Puberty blockers are prescribed off-label to increasing numbers of trans children
Transgender activists responded angrily to the Cass Review’s direction.
They maintain that trans children are stigmatized and face abuse, and that many will take their own lives unless doctors give them hormones and surgeries that affirm the sex with which they identify.
“Trans kids face harm and injustice at every turn,” the TransSafetyNow account posted on X/Twitter.
“The Cass Review final report does nothing to help trans children live happy, healthy, safe and confident childhoods.”
A Mayo Clinic study published this month found that puberty blockers can cause shriveled testicles, fertility problems and even cancer among trans children who take them, in the latest study to raise alarm about transgender medicine.

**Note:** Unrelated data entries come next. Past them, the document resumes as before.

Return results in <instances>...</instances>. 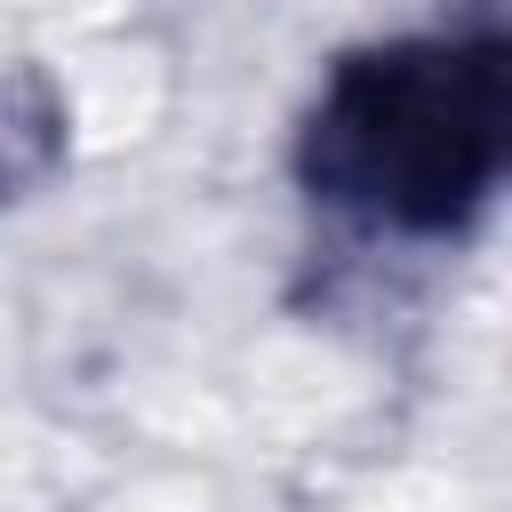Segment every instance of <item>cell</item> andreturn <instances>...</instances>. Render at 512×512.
Masks as SVG:
<instances>
[{"label":"cell","mask_w":512,"mask_h":512,"mask_svg":"<svg viewBox=\"0 0 512 512\" xmlns=\"http://www.w3.org/2000/svg\"><path fill=\"white\" fill-rule=\"evenodd\" d=\"M72 160V96L48 64H0V208L40 200Z\"/></svg>","instance_id":"obj_2"},{"label":"cell","mask_w":512,"mask_h":512,"mask_svg":"<svg viewBox=\"0 0 512 512\" xmlns=\"http://www.w3.org/2000/svg\"><path fill=\"white\" fill-rule=\"evenodd\" d=\"M296 192L376 240H464L512 168V32L496 8L384 32L328 64L296 144Z\"/></svg>","instance_id":"obj_1"}]
</instances>
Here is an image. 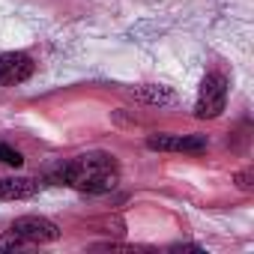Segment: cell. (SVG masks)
Instances as JSON below:
<instances>
[{
	"mask_svg": "<svg viewBox=\"0 0 254 254\" xmlns=\"http://www.w3.org/2000/svg\"><path fill=\"white\" fill-rule=\"evenodd\" d=\"M251 180H254V171H251V168H245V171H239V174L233 177V183H236L242 191H251V189H254V183H251Z\"/></svg>",
	"mask_w": 254,
	"mask_h": 254,
	"instance_id": "9c48e42d",
	"label": "cell"
},
{
	"mask_svg": "<svg viewBox=\"0 0 254 254\" xmlns=\"http://www.w3.org/2000/svg\"><path fill=\"white\" fill-rule=\"evenodd\" d=\"M171 251H197V254H203L206 248L203 245H191V242H177V245H171Z\"/></svg>",
	"mask_w": 254,
	"mask_h": 254,
	"instance_id": "30bf717a",
	"label": "cell"
},
{
	"mask_svg": "<svg viewBox=\"0 0 254 254\" xmlns=\"http://www.w3.org/2000/svg\"><path fill=\"white\" fill-rule=\"evenodd\" d=\"M132 93H135V99H141L147 105H171L174 102V90L171 87H162V84H141Z\"/></svg>",
	"mask_w": 254,
	"mask_h": 254,
	"instance_id": "52a82bcc",
	"label": "cell"
},
{
	"mask_svg": "<svg viewBox=\"0 0 254 254\" xmlns=\"http://www.w3.org/2000/svg\"><path fill=\"white\" fill-rule=\"evenodd\" d=\"M147 147L156 153H203L209 141L203 135H150Z\"/></svg>",
	"mask_w": 254,
	"mask_h": 254,
	"instance_id": "5b68a950",
	"label": "cell"
},
{
	"mask_svg": "<svg viewBox=\"0 0 254 254\" xmlns=\"http://www.w3.org/2000/svg\"><path fill=\"white\" fill-rule=\"evenodd\" d=\"M36 63L30 54L24 51H3L0 54V87H15V84H24L30 75H33Z\"/></svg>",
	"mask_w": 254,
	"mask_h": 254,
	"instance_id": "277c9868",
	"label": "cell"
},
{
	"mask_svg": "<svg viewBox=\"0 0 254 254\" xmlns=\"http://www.w3.org/2000/svg\"><path fill=\"white\" fill-rule=\"evenodd\" d=\"M227 105V78L218 72H209L200 84L197 102H194V117L197 120H215Z\"/></svg>",
	"mask_w": 254,
	"mask_h": 254,
	"instance_id": "3957f363",
	"label": "cell"
},
{
	"mask_svg": "<svg viewBox=\"0 0 254 254\" xmlns=\"http://www.w3.org/2000/svg\"><path fill=\"white\" fill-rule=\"evenodd\" d=\"M48 180L57 186H69L75 191H84V194H105L117 186L120 165L108 153H84L57 165Z\"/></svg>",
	"mask_w": 254,
	"mask_h": 254,
	"instance_id": "6da1fadb",
	"label": "cell"
},
{
	"mask_svg": "<svg viewBox=\"0 0 254 254\" xmlns=\"http://www.w3.org/2000/svg\"><path fill=\"white\" fill-rule=\"evenodd\" d=\"M0 162L15 171V168L24 165V156H21V150H15V147H9V144H0Z\"/></svg>",
	"mask_w": 254,
	"mask_h": 254,
	"instance_id": "ba28073f",
	"label": "cell"
},
{
	"mask_svg": "<svg viewBox=\"0 0 254 254\" xmlns=\"http://www.w3.org/2000/svg\"><path fill=\"white\" fill-rule=\"evenodd\" d=\"M60 239V227L45 215H21L12 221V227L0 236V251L6 248H24V245H45Z\"/></svg>",
	"mask_w": 254,
	"mask_h": 254,
	"instance_id": "7a4b0ae2",
	"label": "cell"
},
{
	"mask_svg": "<svg viewBox=\"0 0 254 254\" xmlns=\"http://www.w3.org/2000/svg\"><path fill=\"white\" fill-rule=\"evenodd\" d=\"M39 191V183L30 177H0V200H27Z\"/></svg>",
	"mask_w": 254,
	"mask_h": 254,
	"instance_id": "8992f818",
	"label": "cell"
}]
</instances>
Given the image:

They found that puberty blockers harm testicular development and sperm production in ways that are not completely reversible and could affect users’ ability to have children when they grow up.
33-page Mayo Clinic study revealed damage at the cellular level in puberty blockers
“At the tissue level, we observed mild to severe sex gland atrophy in children treated with puberty blockers,” geneticist Nagarajan Kannan and others wrote in the 33-page study.
“We provide unprecedented histological evidence revealing deleterious responses of pediatric testicular sex glands” to medications.
The researchers highlighted the case of a 12-year-old boy who had taken puberty blockers for 14 months.
Nearly 60 percent of their sex glands had “completely atrophied,” they said.
There was also an “emergence of microlithiasis,” or small clumps of calcium that are linked to testicular cancer.
In a 14-year-old patient who had been taking puberty blockers for four years, they found that his sperm-producing cells were atrophied.
Scientists at the world-famous clinic said the results were worrying but more research was needed.
Evidence of “sex gland atrophy and abnormalities of histological data raises potential concern regarding the complete ‘reversibility’ and reproductive fitness” of sperm in boys taking puberty blockers, he said.
The study came on the heels of the so-called ‘WPATH files’: leaked messages from the world’s leading body for gender-affirming care, which showed doctors behaving more like activists who were silent about the huge downsides of trans medicine.